Kieran May: Yeah good Stipe. Good yourself.

Stipe Vuleta: Really, well, I’m chilling at home in the home office and enjoying a coffee, which is already complete and finished and looking forward to the next one.

Um, what about you? What are you up to today?

Kieran May: Having a coffee. Yeah, well, actually I’m very, very busy. Um, there’s a few, you know, initiatives starting to kick goals, but it was interesting, um, you know, you mentioned there you are in your lounge recording this conversation, I’m sitting in my home office  allowing you to record the conversation.

And it, it just occurred to me that, that here I am, and here you are, doing what we plan to do pre-COVID. Yeah. Um, and suddenly with COVID hitting us now, our opportunity to work from home is what everybody’s doing! It’s becoming, this is the way to do business.

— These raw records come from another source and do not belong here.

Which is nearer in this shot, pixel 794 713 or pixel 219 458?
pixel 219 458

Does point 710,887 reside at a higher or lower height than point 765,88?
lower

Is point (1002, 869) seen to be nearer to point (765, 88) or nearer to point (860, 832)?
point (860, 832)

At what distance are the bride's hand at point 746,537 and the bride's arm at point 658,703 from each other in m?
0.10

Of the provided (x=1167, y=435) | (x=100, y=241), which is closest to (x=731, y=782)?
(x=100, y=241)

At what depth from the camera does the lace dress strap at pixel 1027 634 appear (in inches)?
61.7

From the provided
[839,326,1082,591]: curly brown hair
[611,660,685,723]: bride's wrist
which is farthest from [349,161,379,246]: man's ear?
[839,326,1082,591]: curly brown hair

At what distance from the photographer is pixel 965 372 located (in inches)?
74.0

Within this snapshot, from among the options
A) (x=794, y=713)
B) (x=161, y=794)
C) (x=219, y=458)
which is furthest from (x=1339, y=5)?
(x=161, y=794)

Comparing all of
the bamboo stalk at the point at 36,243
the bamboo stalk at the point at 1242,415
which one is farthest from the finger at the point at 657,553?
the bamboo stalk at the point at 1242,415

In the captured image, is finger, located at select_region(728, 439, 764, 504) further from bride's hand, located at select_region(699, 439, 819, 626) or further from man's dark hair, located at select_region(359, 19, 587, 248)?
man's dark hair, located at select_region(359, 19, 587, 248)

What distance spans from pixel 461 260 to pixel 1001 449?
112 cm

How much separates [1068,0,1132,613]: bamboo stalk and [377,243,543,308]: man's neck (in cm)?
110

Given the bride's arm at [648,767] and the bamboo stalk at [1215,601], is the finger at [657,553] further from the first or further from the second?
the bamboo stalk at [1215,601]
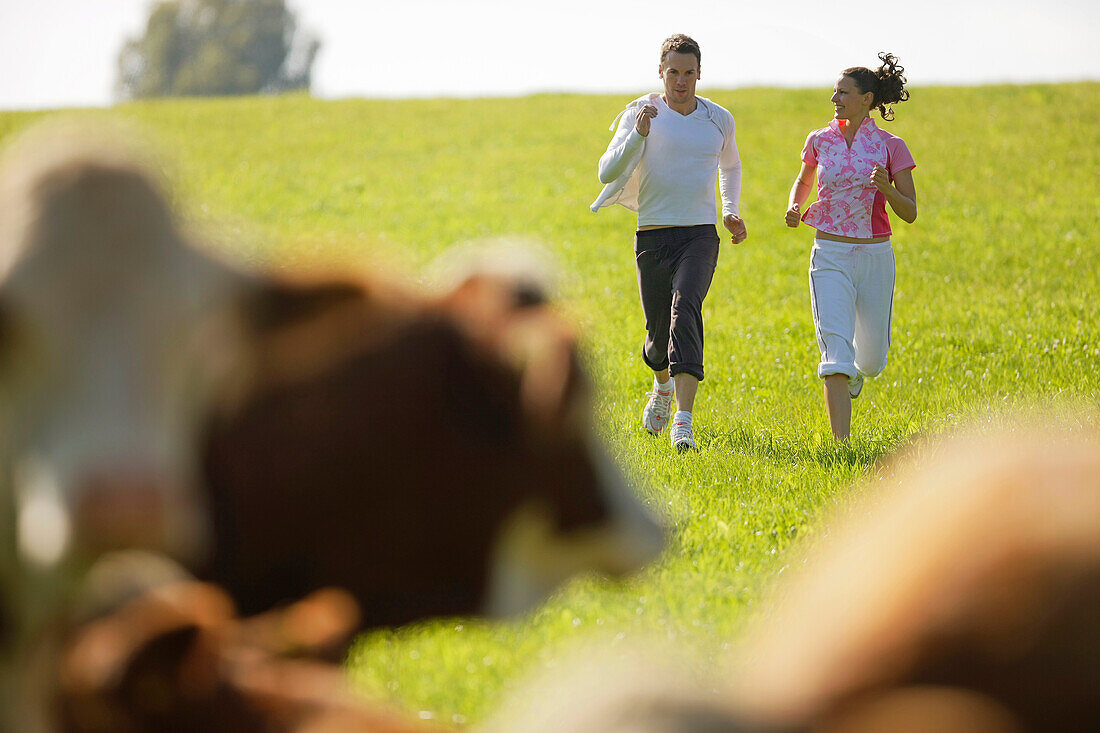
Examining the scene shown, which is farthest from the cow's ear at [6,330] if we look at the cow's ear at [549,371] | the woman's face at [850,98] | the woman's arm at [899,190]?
the woman's face at [850,98]

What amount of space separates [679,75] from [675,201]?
0.79m

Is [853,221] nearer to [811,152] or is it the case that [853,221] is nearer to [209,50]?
[811,152]

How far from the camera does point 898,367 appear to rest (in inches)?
352

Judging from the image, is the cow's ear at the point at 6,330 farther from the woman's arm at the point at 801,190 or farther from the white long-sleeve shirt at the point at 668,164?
the woman's arm at the point at 801,190

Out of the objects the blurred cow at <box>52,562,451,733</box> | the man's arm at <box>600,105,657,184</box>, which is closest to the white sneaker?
the man's arm at <box>600,105,657,184</box>

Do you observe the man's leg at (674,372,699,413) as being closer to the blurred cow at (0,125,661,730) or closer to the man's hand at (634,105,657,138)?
the man's hand at (634,105,657,138)

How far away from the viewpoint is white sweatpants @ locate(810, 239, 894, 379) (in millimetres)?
6180

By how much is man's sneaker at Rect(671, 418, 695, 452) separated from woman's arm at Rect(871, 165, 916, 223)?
70.6 inches

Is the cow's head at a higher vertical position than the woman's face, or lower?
lower

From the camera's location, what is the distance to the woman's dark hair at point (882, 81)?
6312 millimetres

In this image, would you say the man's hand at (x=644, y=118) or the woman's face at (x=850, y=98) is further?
the man's hand at (x=644, y=118)

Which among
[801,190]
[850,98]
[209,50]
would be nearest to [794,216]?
[801,190]

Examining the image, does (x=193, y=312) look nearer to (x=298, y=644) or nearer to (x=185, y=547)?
(x=185, y=547)

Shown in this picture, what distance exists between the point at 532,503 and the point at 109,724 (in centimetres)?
58
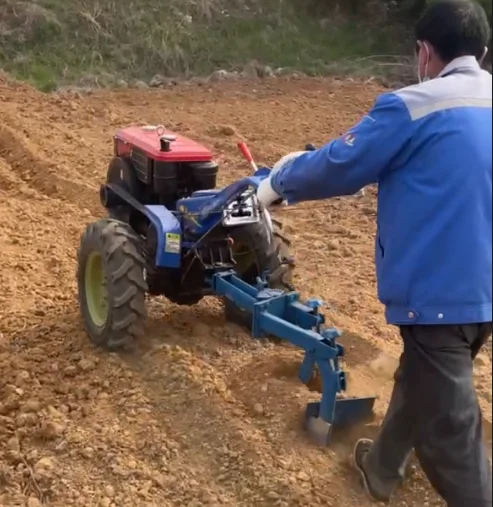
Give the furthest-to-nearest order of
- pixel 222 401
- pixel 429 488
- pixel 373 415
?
pixel 222 401 < pixel 373 415 < pixel 429 488

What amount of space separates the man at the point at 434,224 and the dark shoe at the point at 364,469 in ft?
1.03

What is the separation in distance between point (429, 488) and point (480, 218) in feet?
5.67

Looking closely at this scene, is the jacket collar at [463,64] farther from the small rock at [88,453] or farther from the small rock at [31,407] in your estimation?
the small rock at [31,407]

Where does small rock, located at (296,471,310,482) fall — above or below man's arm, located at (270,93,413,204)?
below

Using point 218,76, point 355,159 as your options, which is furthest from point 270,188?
point 218,76

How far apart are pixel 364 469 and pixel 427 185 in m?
1.44

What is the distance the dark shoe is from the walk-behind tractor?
16 cm

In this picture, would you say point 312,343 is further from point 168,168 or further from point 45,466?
point 168,168

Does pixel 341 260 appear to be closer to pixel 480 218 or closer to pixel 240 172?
pixel 240 172

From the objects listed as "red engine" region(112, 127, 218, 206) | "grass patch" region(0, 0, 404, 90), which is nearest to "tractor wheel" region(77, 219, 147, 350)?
"red engine" region(112, 127, 218, 206)

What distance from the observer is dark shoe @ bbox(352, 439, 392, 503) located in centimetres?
376

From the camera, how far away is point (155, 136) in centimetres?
546

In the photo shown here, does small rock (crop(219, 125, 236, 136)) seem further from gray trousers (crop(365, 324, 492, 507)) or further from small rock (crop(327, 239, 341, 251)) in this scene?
gray trousers (crop(365, 324, 492, 507))

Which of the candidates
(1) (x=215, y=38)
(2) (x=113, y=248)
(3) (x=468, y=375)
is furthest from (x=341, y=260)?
(1) (x=215, y=38)
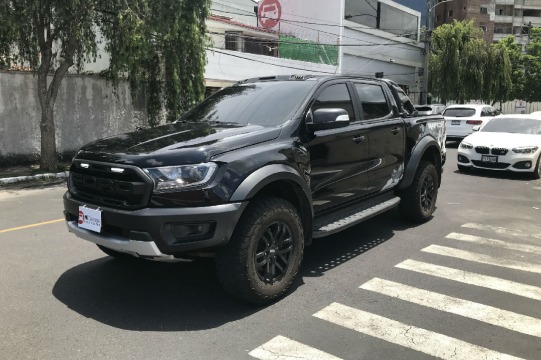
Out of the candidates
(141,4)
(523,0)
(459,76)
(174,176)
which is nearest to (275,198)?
(174,176)

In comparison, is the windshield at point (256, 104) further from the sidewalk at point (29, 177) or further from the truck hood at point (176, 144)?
the sidewalk at point (29, 177)

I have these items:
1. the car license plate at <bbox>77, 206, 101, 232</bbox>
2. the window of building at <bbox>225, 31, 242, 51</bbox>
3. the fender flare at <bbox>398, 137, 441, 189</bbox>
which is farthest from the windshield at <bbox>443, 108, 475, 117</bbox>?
the car license plate at <bbox>77, 206, 101, 232</bbox>

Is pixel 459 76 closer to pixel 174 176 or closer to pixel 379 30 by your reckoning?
pixel 379 30

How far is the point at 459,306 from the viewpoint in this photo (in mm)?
3949

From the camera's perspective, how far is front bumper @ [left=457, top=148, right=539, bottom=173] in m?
10.9

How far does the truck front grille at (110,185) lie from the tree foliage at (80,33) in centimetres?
856

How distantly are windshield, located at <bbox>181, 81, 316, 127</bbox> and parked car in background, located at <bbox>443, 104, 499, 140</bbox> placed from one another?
15.1 meters

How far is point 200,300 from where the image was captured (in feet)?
13.3

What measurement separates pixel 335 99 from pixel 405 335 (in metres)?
2.52

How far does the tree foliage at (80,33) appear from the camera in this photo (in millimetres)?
11283

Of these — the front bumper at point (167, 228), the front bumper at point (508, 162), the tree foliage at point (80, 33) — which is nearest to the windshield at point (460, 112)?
the front bumper at point (508, 162)

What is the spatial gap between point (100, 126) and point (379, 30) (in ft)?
98.2

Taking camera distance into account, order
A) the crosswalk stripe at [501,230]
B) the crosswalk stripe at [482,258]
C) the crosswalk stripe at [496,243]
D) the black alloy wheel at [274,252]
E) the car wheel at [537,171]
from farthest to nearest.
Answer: the car wheel at [537,171] → the crosswalk stripe at [501,230] → the crosswalk stripe at [496,243] → the crosswalk stripe at [482,258] → the black alloy wheel at [274,252]

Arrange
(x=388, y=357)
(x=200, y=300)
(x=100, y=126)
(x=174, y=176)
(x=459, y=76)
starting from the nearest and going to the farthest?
(x=388, y=357) → (x=174, y=176) → (x=200, y=300) → (x=100, y=126) → (x=459, y=76)
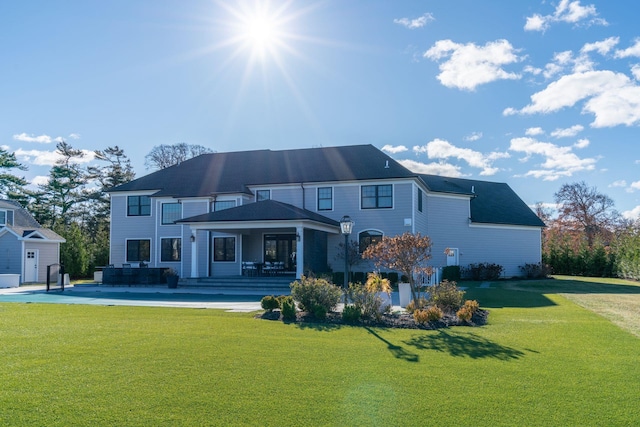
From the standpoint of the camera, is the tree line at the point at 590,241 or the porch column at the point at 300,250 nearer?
the porch column at the point at 300,250

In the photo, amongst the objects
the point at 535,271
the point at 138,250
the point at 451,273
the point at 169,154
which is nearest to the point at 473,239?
the point at 451,273

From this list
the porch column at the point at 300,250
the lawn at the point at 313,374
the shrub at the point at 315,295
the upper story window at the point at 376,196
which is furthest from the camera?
the upper story window at the point at 376,196

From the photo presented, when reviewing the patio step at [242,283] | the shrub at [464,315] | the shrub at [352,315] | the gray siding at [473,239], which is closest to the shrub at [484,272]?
the gray siding at [473,239]

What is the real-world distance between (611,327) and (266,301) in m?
7.84

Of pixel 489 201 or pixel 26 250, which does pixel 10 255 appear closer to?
pixel 26 250

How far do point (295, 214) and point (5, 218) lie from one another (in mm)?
21009

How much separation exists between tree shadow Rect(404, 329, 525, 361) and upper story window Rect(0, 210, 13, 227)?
30.5m

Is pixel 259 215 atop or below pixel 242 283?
atop

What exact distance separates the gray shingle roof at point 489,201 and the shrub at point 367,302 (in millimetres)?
17535

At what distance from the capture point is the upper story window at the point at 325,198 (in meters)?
26.0

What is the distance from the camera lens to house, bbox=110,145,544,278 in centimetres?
2428

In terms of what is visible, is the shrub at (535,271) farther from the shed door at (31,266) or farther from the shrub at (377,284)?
the shed door at (31,266)

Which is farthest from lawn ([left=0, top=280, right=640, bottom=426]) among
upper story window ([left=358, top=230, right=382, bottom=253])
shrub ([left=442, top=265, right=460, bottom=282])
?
shrub ([left=442, top=265, right=460, bottom=282])

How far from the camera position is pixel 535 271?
29.8 meters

Stipe Vuleta: Oh, absolutely. I mean, can I say, you know, say in, in a, in a way share, uh, an insecurity, I have pre-Corona because I’ve always been a pretty relaxed and casual guy. And, you know, you want to be doing things like this, but I, but I, I think prior to COVID-19, there was always an expectation. You do a corporate video, it’s you and I in suits in front of a white or a blue background and, you know, jazzy images and stuff like that. Whereas I think this is a, a lot more honest, lot more accessible and, you know, hopefully the viewers get some value out

Kieran May: And in marketing speak, they say it’s “authentic”.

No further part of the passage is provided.